The true gel length is calculated from the intersection of the fits and the position of the micrometer screws. The force-clamp rheometry system can apply two different types of protocols. In the force ramp mode, the hydrogel sample experiences a force changing protocol with time that resembles an inverted V.In constant force mode, the applied stress changes in a step-like pattern.
During measurements, the PID system adjusts the hydrogel extension by changing the coil position to follow the pre-defined set point from the force protocol. The strain is then calculated by dividing the measured extension to the true gel length. The stress is determined by dividing the applied force to the cross-sectional area of the hydrogel sample.

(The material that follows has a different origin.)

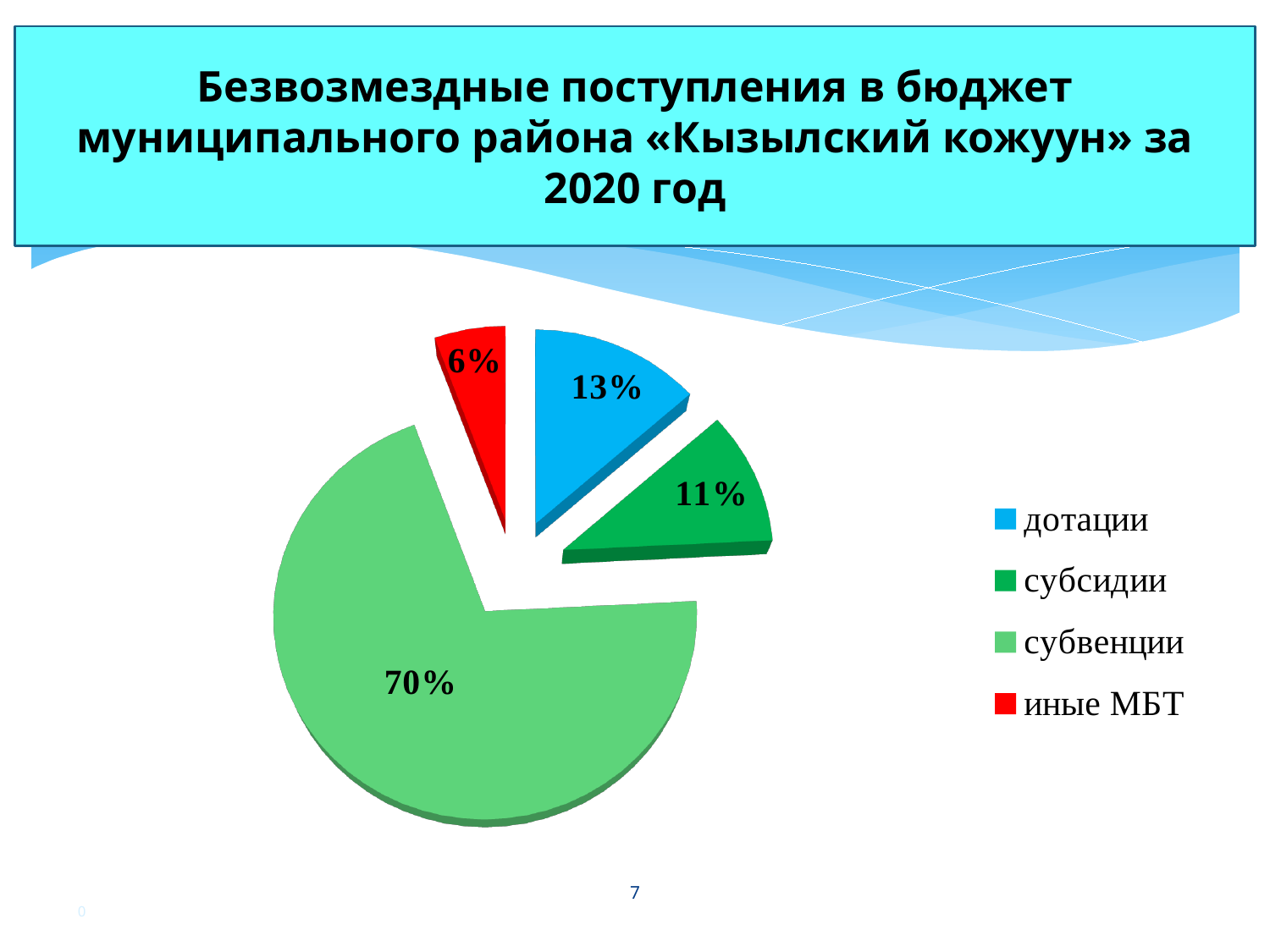
What is the difference between the shares of дотации and иные МБТ? 7% What is the value shown for дотации? 13% Which is larger, the share of дотации or the share of субсидии? дотации What colour is the slice for иные МБТ? red What is the difference between the shares of субвенции and дотации? 57% What is the value shown for субсидии? 11% What is the value shown for иные МБТ? 6% How many categories does the pie chart show? 4 What share of the pie does субвенции account for? 70% What kind of chart is shown on the slide? pie chart Which category has the smallest slice of the pie? иные МБТ Which category has the largest slice of the pie? субвенции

Force Ramp traces are best represented as stress versus strain. The Young's modulus can be calculated from the slope measure during the loading phase. The hysteresis gives the energy dissipation coming from unfolding and refolding the protein.
Constant force traces are best represented as a function of time. The change in strain can be used to measure the unfolding and refolding rates by fitting a double exponential. While attempting this procedure, it's important to remember to dry any silane from the tube before adding the protein, to centrifuge the protein mix to remove bubbles, to check the bubbles after injecting the protein mix inside the tube and to discard any mechanically damaged hydrogels after extrusion from the tube.
Generally, individuals new to this method will struggle at first with attaching the gels to the hooks using the surgical sutures without causing damage to the hydrogel sample. Extruding the gel from the tube can damage the hydrogel as well. This method enables the applications of constant force protocols on low volume hydrogel samples.
These experiments allow the decoupling of the elastic and the viscoelastic behaviors and the study of protein unfolding and folding mechanics in a bulk approach. After its development, this technique allows researchers in the field of material sciences to explore new soft biomaterials such as engineered polyproteins-based hydrogels that have an excellent potential for serving as tissue engineering scaffolds, drug delivery systems and biological ink for 3-D printing. Not only does this method provide insight into the mechanics of protein-based hydrogels, it can also be applied to other systems such as measuring the isometric response of muscle fibers or the elasticity of tissues such as skin.